# GOAL OF THE EXERCISE:
Reproduce the passage of the blog excerpt below word for word, starting with "Alas, instead of" and going on through "throughout my day...".

# PAGE EXTRACT:
/---
Alas, instead of taking ten minutes to write, I'll go with a bunch of short bursts on Tao of Pauly as I try to squeeze in random thoughts throughout my day...

... I woke up on Wednesday morning before my alarm went off, but I could have used another 2 straight days of sleep. I stayed up very late writing a satirical piece about poker agents. The good news is that I only have about one more week of this hellacious schedule. Then we go home to L.A. and go to the beach and relax and not think about poker.

.... I fly to Colorado in three weeks to see Phish at Red Rocks. That could come sooner.

... I'm addicted to The Cracked Egg. Sensational breakfast and a much healthier and cheaper option than that crap they serve us inside casinos. For example, if Nicky and I order room service breakfast for two (Denver omelete with coffee and bacon & eggs with ice tea) it costs almost $40 with tip. And this is ain't the Bellagio, it's at the lowly Gold Coast. This morning I went for the banana and chocolate chip pancakes at Cracked Egg. I've eaten there three times since last Saturday.
\---
# DATA PROVIDED:
/---
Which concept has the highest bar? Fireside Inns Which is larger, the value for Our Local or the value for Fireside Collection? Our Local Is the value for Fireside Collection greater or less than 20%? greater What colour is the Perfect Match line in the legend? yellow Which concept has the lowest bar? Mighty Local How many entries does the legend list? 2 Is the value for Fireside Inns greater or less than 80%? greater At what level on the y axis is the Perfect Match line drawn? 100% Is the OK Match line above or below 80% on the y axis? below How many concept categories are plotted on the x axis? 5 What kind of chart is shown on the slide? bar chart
\---
# TASK RESPONSE:
Alas, instead of taking ten minutes to write, I'll go with a bunch of short bursts on Tao of Pauly as I try to squeeze in random thoughts throughout my day...